Text section.
╔══

# #include in bash shell script



## DJ_Dance

Hi,

I was wondering whether there is an equivalent to the #include (used in c programs to import file content) in bash? If an equivalent doesn't exist then anyone know a workaround?
I have various files with defined paths and commands which I want to hack onto my .bashrc file at different times. I know I can just copy the text over to the .bashrc every time I need it, but it seems like a really dumb way to go about it.

Thanks in advance.


----------



## k2t0f12d

DJ_Dance said:


> I was wondering whether there is an equivalent to the #include (used in c programs to import file content) in bash?


You can split up your scripts into files and "include" them with the source aka dot "." operator. The includes do not need to start with "#!/bin/bash", but they must either be in your PATH or have their PATH written exclusively in the main script.



Code:


#!/bin/bash

# A script that includes another script

source My_Other_Script.sh    # include is in $PATH
source /path/to/the/include/My_Other_Other_Script.sh   # explicit PATH


----------



## konsolebox

This thread is already old but I thought that some users might also want an answer if they see this so I made this post.



DJ_Dance said:


> I was wondering whether there is an equivalent to the #include (used in c programs to import file content) in bash? If an equivalent doesn't exist then anyone know a workaround?


You can always use . or source for that but just in case you also want a function that only loads a script once even though it's already been called many times in many co-scripts (something similar to use of Perl, require of Ruby and include_once of PHP, you can use Shell Script Loader. It's a carefully planned framework for shell scripts that provides a function named include(). This function can accept complete paths or partial paths that will be completed using search paths just like the concept of binaries with $PATH. If you want you may optionally use an available compiler to compile the scripts to merge them into single large file.


----------

╚══

Exercise data.
╔══

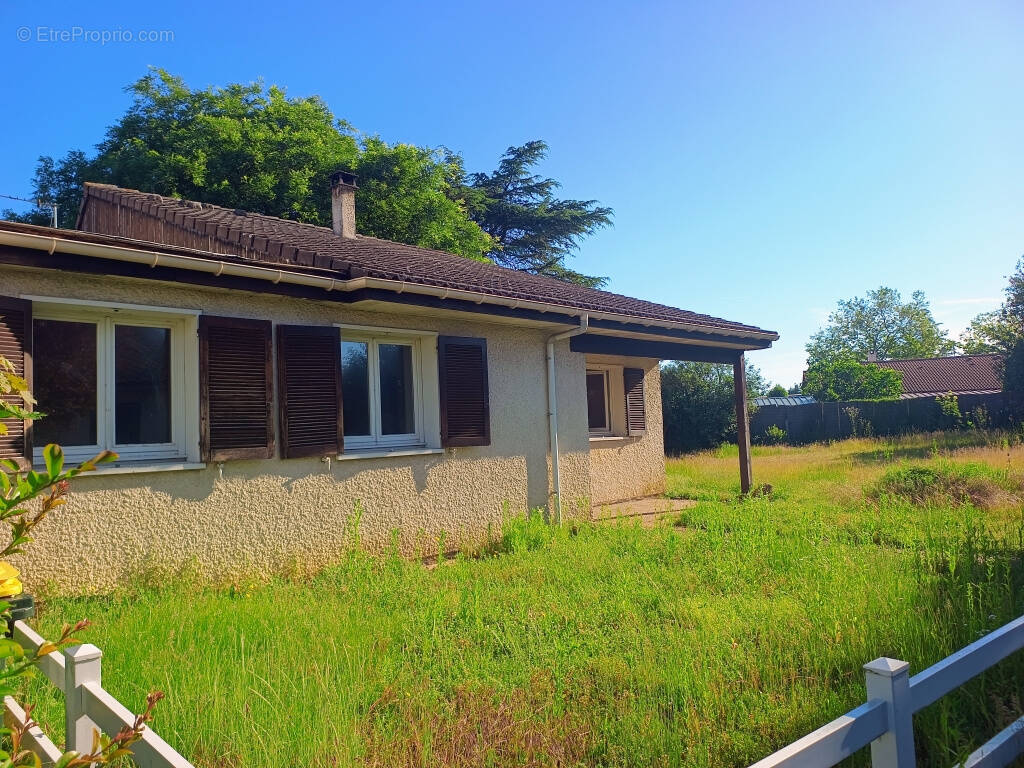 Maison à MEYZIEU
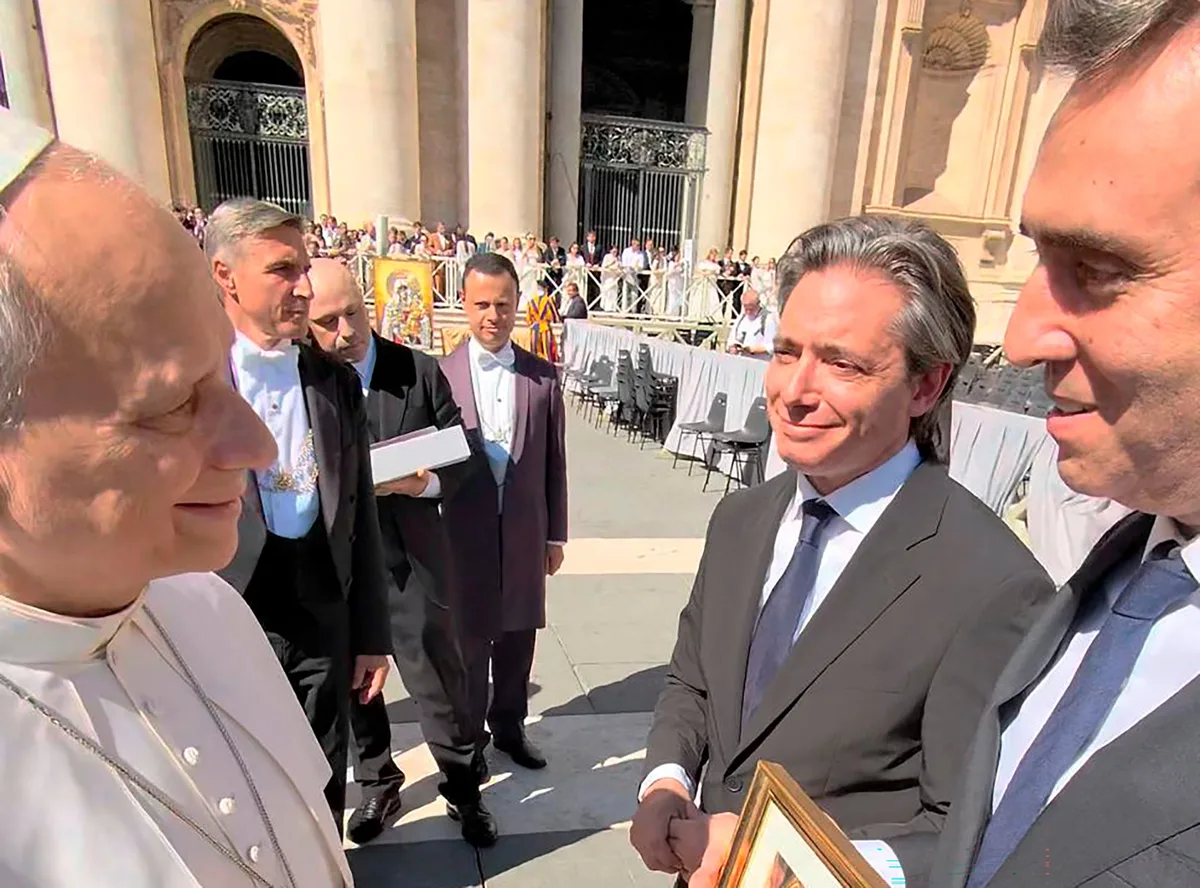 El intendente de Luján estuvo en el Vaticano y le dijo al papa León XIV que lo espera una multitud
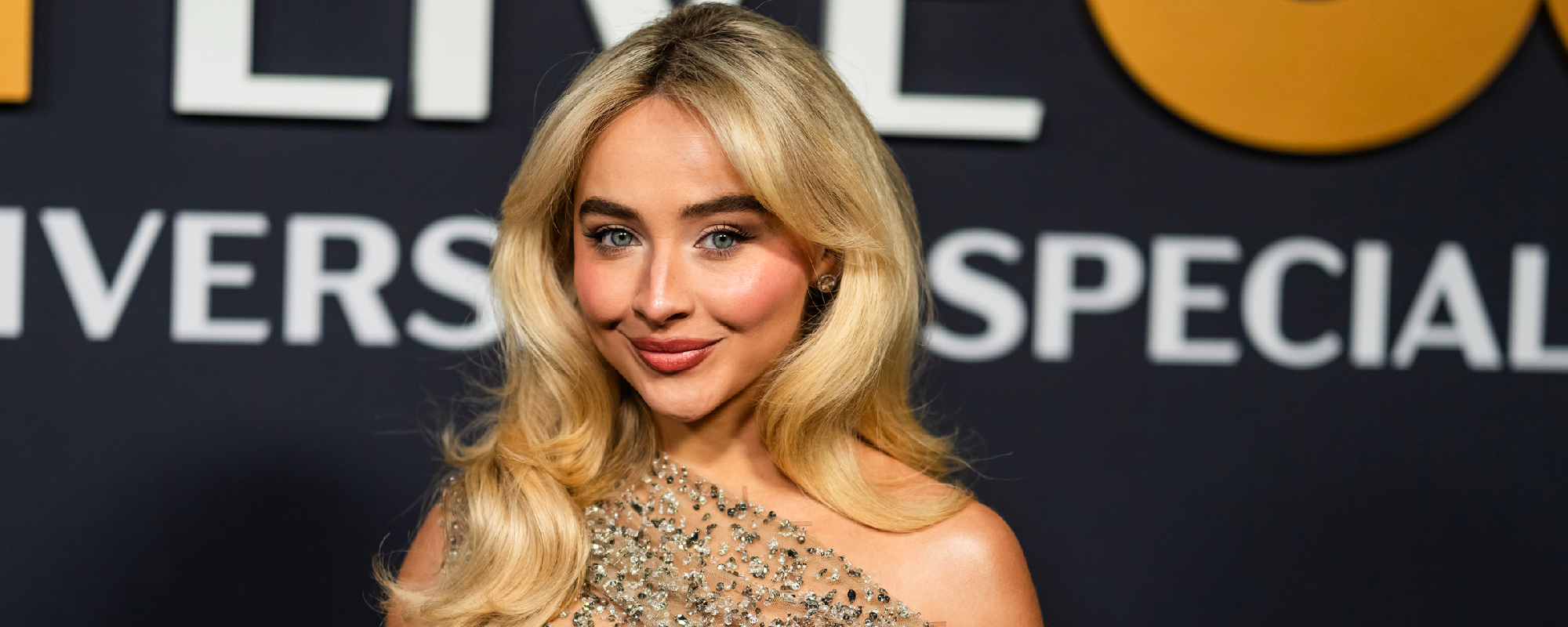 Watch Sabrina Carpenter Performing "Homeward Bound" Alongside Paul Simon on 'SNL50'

╚══

Work task 1.
From the bash include thread, copy word for word the passage between "You can split" and "the main script.", inclusive.
Work task 2.
In the bash include thread, what is the name of the function that Shell Script Loader provides?

Response box 1.
You can split up your scripts into files and "include" them with the source aka dot "." operator. The includes do not need to start with "#!/bin/bash", but they must either be in your PATH or have their PATH written exclusively in the main script.

Response box 2.
include()